Pflücken statt servieren
Mispelernte mit Hilfsarbeitern aus der Gastronomie – Coronavirus erschwert Export
Callosa d’en Sarrià – fin. Es gibt wohl kaum einen Menschen, der so entspannt und optimistisch durchs Leben geht wie Esteban Soler. Vielleicht mag es daran liegen, dass der Agraringenieur der Mispel-Kooperative Ruchey in Callosa d’en Sarrià daran gewöhnt ist, dass ein Landwirt nie planen kann, wie die Ernte wird. Die Launen von Wind und Wetter hat Soler schon x-mal durchgemacht, das Coronavirus ist auch für ihn neu. Während der Bauernverband Asaja aber von einem „massiven Exodus“spricht, bezeichnet Soler die Situation als „ein bisschen komplizierter als in anderen Jahren“.
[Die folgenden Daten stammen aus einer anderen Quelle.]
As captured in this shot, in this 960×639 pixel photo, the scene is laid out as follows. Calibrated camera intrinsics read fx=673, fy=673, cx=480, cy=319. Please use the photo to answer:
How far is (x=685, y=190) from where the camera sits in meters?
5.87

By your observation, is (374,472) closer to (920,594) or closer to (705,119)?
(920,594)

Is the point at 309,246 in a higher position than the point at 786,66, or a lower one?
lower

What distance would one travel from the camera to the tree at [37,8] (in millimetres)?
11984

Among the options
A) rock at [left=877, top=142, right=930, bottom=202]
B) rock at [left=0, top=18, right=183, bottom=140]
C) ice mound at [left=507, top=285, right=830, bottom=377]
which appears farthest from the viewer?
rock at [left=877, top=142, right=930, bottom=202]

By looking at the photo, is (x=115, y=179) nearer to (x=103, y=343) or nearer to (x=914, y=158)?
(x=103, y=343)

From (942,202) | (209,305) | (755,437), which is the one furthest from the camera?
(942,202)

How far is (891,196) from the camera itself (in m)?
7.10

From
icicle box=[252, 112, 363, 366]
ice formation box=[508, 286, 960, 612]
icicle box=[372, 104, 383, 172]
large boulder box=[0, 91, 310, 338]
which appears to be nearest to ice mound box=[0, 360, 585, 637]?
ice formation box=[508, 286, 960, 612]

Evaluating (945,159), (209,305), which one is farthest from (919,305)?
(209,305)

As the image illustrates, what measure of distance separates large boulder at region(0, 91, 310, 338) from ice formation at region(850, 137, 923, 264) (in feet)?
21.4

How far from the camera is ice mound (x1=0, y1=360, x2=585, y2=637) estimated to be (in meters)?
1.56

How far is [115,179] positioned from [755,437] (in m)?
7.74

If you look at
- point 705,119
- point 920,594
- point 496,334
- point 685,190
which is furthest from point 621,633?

Das Problem der Mispelpflücker konnten Bauern und Regierung sozusagen in letzter Sekunde lösen. „Die Erntehelfer, die sonst aus Algerien, Rumänien oder Andalusien kommen, konnten wegen der geschlossenen Grenzen nicht kommen. Aber wir behelfen uns vor allem mit Kellnern, die im Zuge der Coronavirus-Krise arbeitslos geworden sind“, sagt Soler. Möglich gemacht hat dies ein Dekret der Zentralregierung, nach dem Mitarbeiter in Kurzarbeit (ERTE) ihr Arbeitslosengeld mit dem Lohn für Feldarbeit aufstocken dürfen.
Probleme für Kirschbauern
Aber: Diese Ausnahmeregelung gilt nur für Arbeiten in „der Nähe des Wohnorts“. Für die Mispelernte in Callosa und Umgebung dank der Nähe zur Küste kein Problem, bei der Kirschernte, die ab Mai im tiefsten Hinterland beginnt, wird das schon problematischer. Asaja schlägt vor, zum Beispiel die jetzt stillstehenden Schulbusse für den Transport der Erntehelfer einzusetzen und appelliert an die Regierung, die Ausnahmeregelung entsprechend zu erweitern.
Die Ernte der nísperos scheint jedoch erst einmal gerettet, noch vor zwei Wochen hatte Asaja befürchtet, dass 40 Prozent der Früchte wegen des Personalmangels an den Bäumen hängen bleiben würden. „Natürlich bringen die Helfer dieses Jahr keine Erfahrung mit und es kostet uns Zeit, sie einzuweisen. Aber man kann ja alles lernen“, meint Esteban Soler. Schwieriger wird sich dieses Jahr der Verkauf der Früchte gestalten.
Der Transport ins Hauptabnehmerland Italien ist kompliziert, die Kooperative setzt vielmehr auf den heimischen Markt. „Wir haben Abkommen mit Lidl, Mercadona und Consum in Spanien geschlossen, und die Nachfrage nach frischem Obst und Gemüse ist mit der Ausgangssperre gestiegen. Deshalb hoffen wir verstärkt auf den nationalen Markt“, sagt Soler.
15 Prozent der Gesamternte haben die Landwirte aus der Marina Baja eingeholt. „Wegen des Regens in den letzten Wochen hat sich der Erntebeginn ein wenig verspätet. Dafür sind die nísperos nochmal gewachsen und wir können schöne große Früchte anbieten“, so der Spanier.
Bis zu 12.000 Tonnen Mispeln will die Kooperative in den nächsten Wochen ernten und verkaufen – „wie und wo genau, wird sich zeigen. Alles hängt davon ab, wie sich die Situation weiter entwickelt. Wir werden auf jeden Fall kämpfen und das gemeinsam schaffen“, sagt Soler. Ob er damit nur die Ernte meint?
Asaja hat eine spanienweite Jobbörse für Erntehelfer eingerichtet. Auf www.asaja. com/tuempleoestaaqui können Interessierte ein Formular ausfüllen. Der Verband schätzt, dass im ganzen Land in den nächsten Wochen bis zu 150.000 Feldarbeiter gebraucht werden.